Giorgio Ferrari Bravo (1935)
Mi chiamo Giorgio Ferrari Bravo, sono nato a Milano il 24 agosto del 1935. I giorni della liberazione, per cui avevo 10 anni, ero a Milano. Dopo l’8 settembre, papà pensava che la guerra fosse finita, eravamo sfollati. Siam tornati a Milano e invece abbiamo continuato sotto tutti i bombardamenti.
La mattina del 25 aprile… Papà lavorava in banca, avevano avuto notizia che la mattina succedeva qualche cosa, per cui m’ha detto “A scuola non si va, si sta a casa, non vi affacciate alle finestre”. Noi abitavamo in via Moretto al 21, che è vicinissimo a piazzale Gorini… Io e mia sorella però, a questa dichiarazione del papà, è chiaro che ti viene la curiosità, per cui appena papà andava dall’altra parte noi ci avvicinavamo alla finestra. Oppure al balcone, ma il balcone, essendo in muratura, aveva solo le due feritoie laterali, per cui con la testa lì guardavamo.

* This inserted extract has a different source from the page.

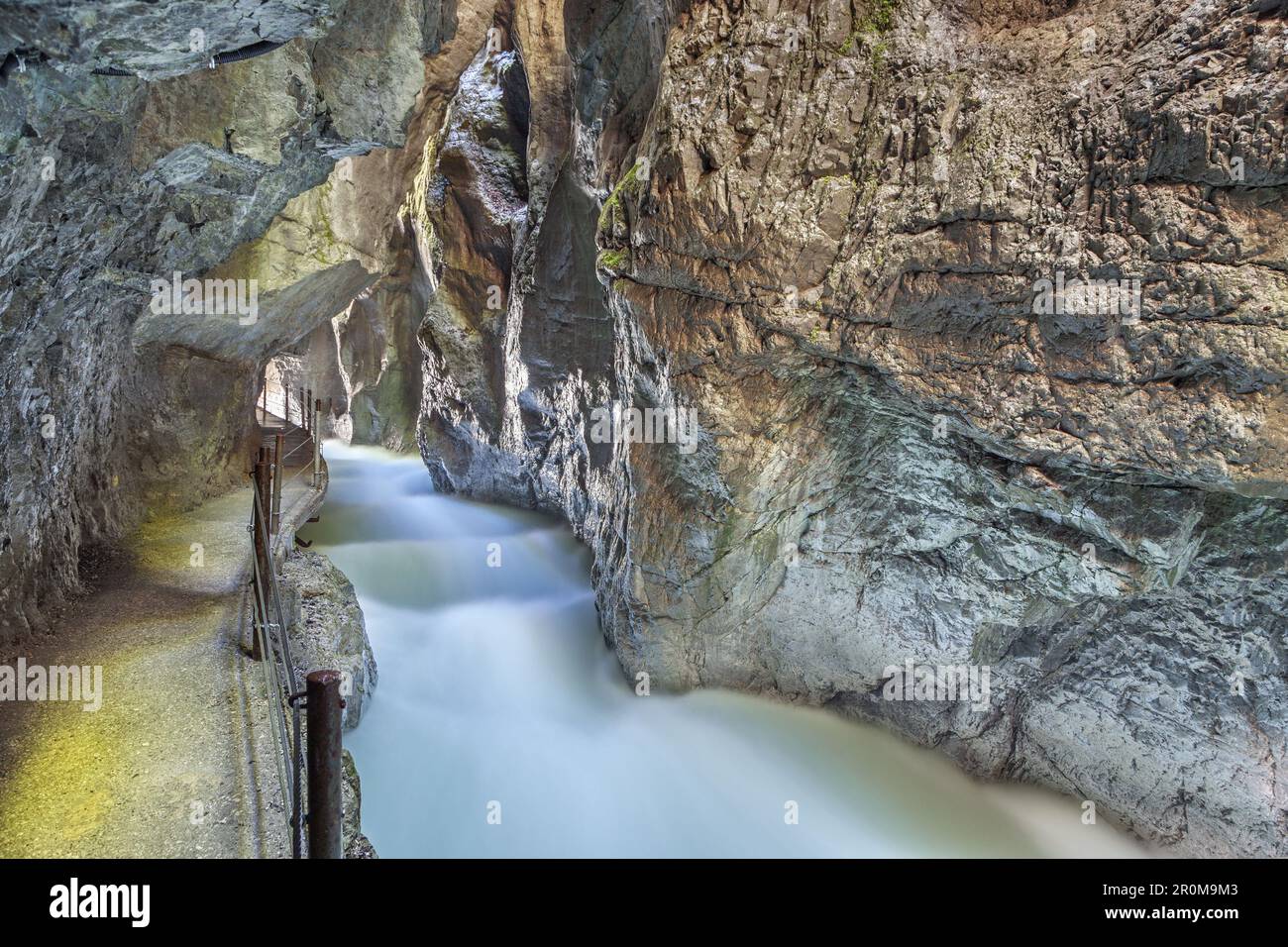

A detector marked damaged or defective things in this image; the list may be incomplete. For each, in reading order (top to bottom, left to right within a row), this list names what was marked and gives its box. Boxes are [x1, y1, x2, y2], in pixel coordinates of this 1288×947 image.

rusted iron post [252, 448, 271, 662]
rusted iron post [303, 670, 341, 864]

Abbiamo assistito alla sparatoria tra una casa di piazza Guardi e la scuola di Viale Romagna. C’erano asserragliati dei fascisti, c’era stata una sparatoria, per cui papà ci continuava a dire “Stiamo attenti alle pallottole vaganti”. Poi cominciavano a passare per la strada macchine un po’ ambigue. Al primo momento, dall’alto, non riuscivo a capire se erano le macchine dei partigiani o le macchine dei fascisti e dei nazisti, che cercano o di scappare o di mantenere il possesso della piazza.
Con il passare delle ore, la cosa è cambiata. Ho cominciato a vedere scendere in strada delle persone, dei gruppetti, delle famiglie. Poi per esempio nella mia casa il capo fabbricato ha buttato via la divisa ed è scappato con la famiglia, subito. La casa che c’è d’angolo piazzale Gorini e via Aselli, dall’ottavo o nono piano dalle finestre hanno cominciato a buttare giù di tutto e di più. Materassi, coperte, comodini. Dopo ho scoperto che era la casa, l’appartamento di un fascista.
Poi la giornata si è sviluppata sempre stando… Vabbè, poi papà cercava di sentire radio Londra, se c’erano notizie più precise… e altri fatti salienti… no, della casa no, dell’appartamento neanche perchè siamo rimasti chiusi… In strada… dopo sono cominciate a passare delle macchine con delle persone con i fucili. Non erano in divisa, per cui abbiamo cominciato a pensare che fossero i partigiani. Però papà diceva “Non si sa mai, perchè possono aver tolto la divisa, aver messo su abiti normali, e quindi sta attento”. E quindi siamo rimasti lì, io e mia sorella, mia sorella aveva 6 anni, io dieci. E questo è il 25 aprile per cui è stata tutta una giornata così, vissuta in casa, sbirciando dal balcone.
Papà è stato a casa il mercoledì e il giovedì, poi il venerdì è andato al lavoro e il sabato mi sembra che c’era la manifestazione in piazzale Loreto. E mi ricordo che io l’avevo saputo, perché altri compagni un po’ più grandi di me m’avevano detto “Uela, domani c’è piazzale Loreto”, e io “Papà, papà, vengo anch’io” – “No, tu stai a casa, non è spettacolo da bambini” – “Ma dai, papà, quegli altri vanno” – “Ogni genitore risponde dei propri figli”.